### Problem statement
In the passage on New Hampshire House Bills 377 and 712, rewrite the part that opens with the words "2025 law in New" and closes with "other related surgeries.", replacing "minors" with "children" each time it appears.

[Supplied passage — start]

New Hampshire General Court
- Long title An act relative to health care professionals administering hormone treatments and puberty blockers and relative to recognizing the second Thursday in October as children's environmental health day. ;
- Territorial extent: New Hampshire
- Enacted by: New Hampshire House of Representatives
- Enacted by: New Hampshire Senate
- Signed by: Kelly Ayotte
- Signed: August 1, 2025
- Effective: January 1, 2026
- Introduced: January 8, 2025
- Voting summary: 202 voted for; 161 voted against; 19 absent;

Revising chamber: New Hampshire Senate
- Received from the New Hampshire House of Representatives: March 27, 2025
- Third reading: June 5, 2025
- Voting summary: 16 voted for; 8 voted against;

Final stages
- Finally passed both chambers: June 27, 2025

Summary
- Prohibits New Hampshirites under eighteen years of age from receiving gender-affirming medical care, including hormone therapy and puberty blockers, and makes it a felony to provide such care to minors knowingly.

= New Hampshire House Bills 377 and 712 =

2025 law in New Hampshire, US

New Hampshire House Bill 377 (HB 377) is a 2025 law in the state of New Hampshire that restricts access to gender-affirming medical care for minors, including gender-affirming hormone therapy and puberty blockers. House Bill 712 (HB 712) is a law signed into law alongside HB 377 by Governor Kelly Ayotte on August 1, 2025, and prohibits minors from receiving gender-affirming surgeries that affect the breasts as well as other related surgeries.

[Supplied passage — finish]
[Excerpted data — start]

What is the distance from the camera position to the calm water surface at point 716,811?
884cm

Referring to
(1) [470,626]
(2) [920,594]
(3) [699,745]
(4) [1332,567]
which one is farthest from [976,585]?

[Excerpted data — finish]

### Answer section
2025 law in New Hampshire, US

New Hampshire House Bill 377 (HB 377) is a 2025 law in the state of New Hampshire that restricts access to gender-affirming medical care for children, including gender-affirming hormone therapy and puberty blockers. House Bill 712 (HB 712) is a law signed into law alongside HB 377 by Governor Kelly Ayotte on August 1, 2025, and prohibits children from receiving gender-affirming surgeries that affect the breasts as well as other related surgeries.